One problem for the Navy is that over the years it has lost its "domain knowledge and understanding" and has attempted, in many cases, to pull more of that capability from industry than it has in the past, Winter said.

"[We're] asking industry to come up with solutions, as opposed to going in and saying 'we want a ship of this type and this design with these features and capabilities,'" he explained. "We've had a tendency to depend upon industry to optimize those configurations."

The Navy has to define what it wants for the future, Winter asserted.

"It's the Navy's fleet, it's not a contractor's fleet, and ships, for the most part, don't operate by themselves. Ships operate with other ships whether it is a CSG (Carrier Strike Group) or ESG (Expeditionary Strike Group) or any operations, and it's just not other ships, it's aircraft and other systems that support them," Winter said. "I think we have to go back and reassert the Navy's role in terms of defining what it is we are, we also have to develop ... re-develop, the ability to manage the contractors."

There has been a theme in the Pentagon, for many years, that says the services just have to outsource...let the contractors do it...competitive pressures will take care of everything, Winter said.

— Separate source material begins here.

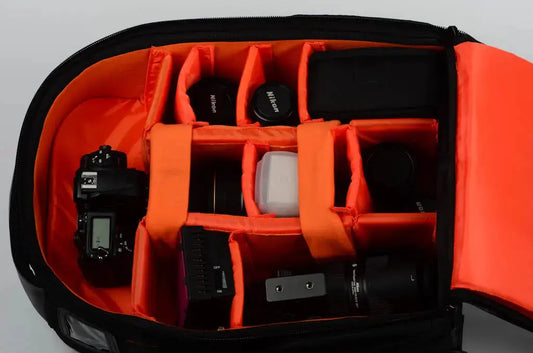Professional Photo Gear 2026: Must-Have Features for Serious Creators Atlas Store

Shipbuilding is directly tied to the Navy plan. Industry is running the show on Sea Basing, and industry is tapping into the Navy's natural desire for requirement creep with the DD-21/DD(X)/DDG-1000. As long as the Navy sticks with the 313-ship plan weighed heavily towards fewer, unreasonable expectations regarding "transformational" capabilities on fewer platforms, the shipbuilding industry can continue to expect fewer orders with unreasonable expectations attached to the industries sustainment.

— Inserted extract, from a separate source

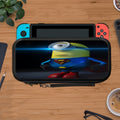 Minion Of Steel Protective Carry Switch Nintendo Switch 2 Case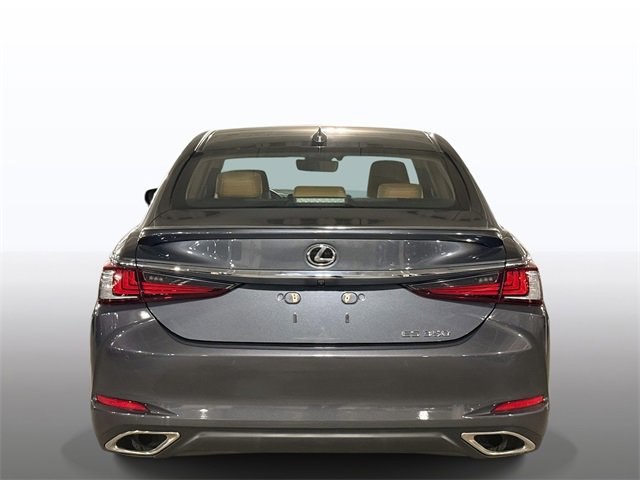 Certified 2023 Lexus ES 350 w/ Premium Package image 11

The irony, for the Sea Base, the industry and the Navy gravitated to a more affordable design that utilized as much existing technology as possible. It is possible that if the industry and Navy put the same theory into practice with the surface fleet, 313-ships would be the low end of the numbers the US Navy would have to operate, as opposed to what it is now, an unreachable figure.